▼

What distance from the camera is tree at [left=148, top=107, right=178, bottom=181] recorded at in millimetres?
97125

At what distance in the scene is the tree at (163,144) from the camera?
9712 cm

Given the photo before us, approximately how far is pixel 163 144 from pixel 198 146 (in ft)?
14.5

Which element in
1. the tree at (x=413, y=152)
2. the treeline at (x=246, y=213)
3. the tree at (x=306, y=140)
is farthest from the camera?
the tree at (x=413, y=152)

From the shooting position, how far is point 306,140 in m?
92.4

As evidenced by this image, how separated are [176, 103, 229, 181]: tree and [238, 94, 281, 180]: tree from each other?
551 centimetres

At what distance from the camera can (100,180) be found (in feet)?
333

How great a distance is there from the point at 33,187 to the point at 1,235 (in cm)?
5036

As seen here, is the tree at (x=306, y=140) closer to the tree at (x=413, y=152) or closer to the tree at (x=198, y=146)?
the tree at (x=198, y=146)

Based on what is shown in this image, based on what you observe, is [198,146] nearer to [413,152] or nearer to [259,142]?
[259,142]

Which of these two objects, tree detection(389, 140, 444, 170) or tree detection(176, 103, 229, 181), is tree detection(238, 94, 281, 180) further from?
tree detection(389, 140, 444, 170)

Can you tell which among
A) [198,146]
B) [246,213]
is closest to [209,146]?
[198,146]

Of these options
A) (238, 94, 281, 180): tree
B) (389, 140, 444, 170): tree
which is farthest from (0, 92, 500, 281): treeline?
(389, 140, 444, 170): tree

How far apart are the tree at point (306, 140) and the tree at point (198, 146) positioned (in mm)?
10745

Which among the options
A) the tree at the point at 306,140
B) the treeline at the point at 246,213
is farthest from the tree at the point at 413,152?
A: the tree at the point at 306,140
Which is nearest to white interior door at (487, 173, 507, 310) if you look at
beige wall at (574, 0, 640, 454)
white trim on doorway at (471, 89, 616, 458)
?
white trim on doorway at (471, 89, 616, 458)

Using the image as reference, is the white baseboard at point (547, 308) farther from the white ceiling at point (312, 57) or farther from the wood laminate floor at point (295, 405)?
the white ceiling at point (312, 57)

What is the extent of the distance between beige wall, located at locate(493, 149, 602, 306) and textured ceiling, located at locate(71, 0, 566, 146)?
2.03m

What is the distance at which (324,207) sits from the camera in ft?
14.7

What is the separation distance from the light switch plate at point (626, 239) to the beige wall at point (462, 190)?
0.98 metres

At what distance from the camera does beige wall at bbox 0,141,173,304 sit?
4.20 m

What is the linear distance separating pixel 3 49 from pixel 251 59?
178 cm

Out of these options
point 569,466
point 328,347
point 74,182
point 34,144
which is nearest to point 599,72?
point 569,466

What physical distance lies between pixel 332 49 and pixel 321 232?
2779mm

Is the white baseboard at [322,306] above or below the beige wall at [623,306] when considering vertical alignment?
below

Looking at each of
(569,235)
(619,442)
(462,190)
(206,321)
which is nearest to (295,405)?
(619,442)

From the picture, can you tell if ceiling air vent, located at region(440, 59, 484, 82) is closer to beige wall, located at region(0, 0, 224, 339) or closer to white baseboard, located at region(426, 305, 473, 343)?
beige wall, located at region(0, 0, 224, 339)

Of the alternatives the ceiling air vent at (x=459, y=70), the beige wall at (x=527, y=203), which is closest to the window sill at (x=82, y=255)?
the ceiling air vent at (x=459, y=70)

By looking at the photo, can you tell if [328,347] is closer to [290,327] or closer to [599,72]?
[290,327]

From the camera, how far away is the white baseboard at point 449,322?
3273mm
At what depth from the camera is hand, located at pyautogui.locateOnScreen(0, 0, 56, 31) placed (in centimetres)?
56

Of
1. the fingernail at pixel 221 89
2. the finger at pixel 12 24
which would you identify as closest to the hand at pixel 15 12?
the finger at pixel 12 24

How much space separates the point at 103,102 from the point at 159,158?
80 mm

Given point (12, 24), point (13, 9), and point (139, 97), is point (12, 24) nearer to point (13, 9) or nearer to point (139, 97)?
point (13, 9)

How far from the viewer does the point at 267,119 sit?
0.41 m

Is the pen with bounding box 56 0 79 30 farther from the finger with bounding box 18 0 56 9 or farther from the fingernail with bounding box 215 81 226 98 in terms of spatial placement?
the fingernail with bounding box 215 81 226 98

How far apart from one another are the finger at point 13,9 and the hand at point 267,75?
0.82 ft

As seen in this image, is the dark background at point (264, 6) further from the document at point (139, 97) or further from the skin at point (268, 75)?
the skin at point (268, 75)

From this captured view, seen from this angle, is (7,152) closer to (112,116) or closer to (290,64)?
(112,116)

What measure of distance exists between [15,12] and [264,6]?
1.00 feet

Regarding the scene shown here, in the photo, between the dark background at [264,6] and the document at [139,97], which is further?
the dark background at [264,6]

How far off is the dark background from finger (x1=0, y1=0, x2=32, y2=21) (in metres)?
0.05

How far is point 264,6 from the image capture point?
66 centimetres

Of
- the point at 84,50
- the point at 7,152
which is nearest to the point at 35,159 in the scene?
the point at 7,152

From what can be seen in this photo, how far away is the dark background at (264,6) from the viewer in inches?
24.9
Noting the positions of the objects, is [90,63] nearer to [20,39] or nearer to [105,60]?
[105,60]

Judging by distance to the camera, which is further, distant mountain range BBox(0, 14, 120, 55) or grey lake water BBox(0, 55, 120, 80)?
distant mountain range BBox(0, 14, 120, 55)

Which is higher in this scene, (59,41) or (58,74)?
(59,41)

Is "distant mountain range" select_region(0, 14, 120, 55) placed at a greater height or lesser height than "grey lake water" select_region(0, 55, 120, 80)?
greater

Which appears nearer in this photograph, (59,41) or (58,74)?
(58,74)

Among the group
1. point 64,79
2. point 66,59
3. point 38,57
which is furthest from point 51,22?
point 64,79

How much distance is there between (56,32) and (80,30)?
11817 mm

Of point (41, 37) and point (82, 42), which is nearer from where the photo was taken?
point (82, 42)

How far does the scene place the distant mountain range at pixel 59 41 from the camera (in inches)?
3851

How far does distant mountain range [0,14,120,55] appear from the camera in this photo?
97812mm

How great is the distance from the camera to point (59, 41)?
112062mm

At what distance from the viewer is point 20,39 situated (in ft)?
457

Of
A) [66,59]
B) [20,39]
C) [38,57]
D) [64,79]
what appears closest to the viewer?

▲

Exercise description: Copy the records from the line with "How far from" to the line with "66 centimetres" verbatim.

Complete response:
How far from the viewer does the point at 267,119 sit?
0.41 m

Is the pen with bounding box 56 0 79 30 farther from the finger with bounding box 18 0 56 9 or farther from the fingernail with bounding box 215 81 226 98 in terms of spatial placement?
the fingernail with bounding box 215 81 226 98

How far apart from one another are the finger at point 13,9 and the hand at point 267,75?
0.82 ft

As seen in this image, is the dark background at point (264, 6) further from the document at point (139, 97) or further from the skin at point (268, 75)?
the skin at point (268, 75)

From this captured view, seen from this angle, is (7,152) closer to (112,116) or closer to (290,64)?
(112,116)

What measure of distance exists between [15,12] and [264,6]?
1.00 feet

Regarding the scene shown here, in the photo, between the dark background at [264,6] and the document at [139,97], which is further?
the dark background at [264,6]

How far off is the dark background from finger (x1=0, y1=0, x2=32, y2=21) (in metres)?
0.05

How far is point 264,6 from the image capture point?
66 centimetres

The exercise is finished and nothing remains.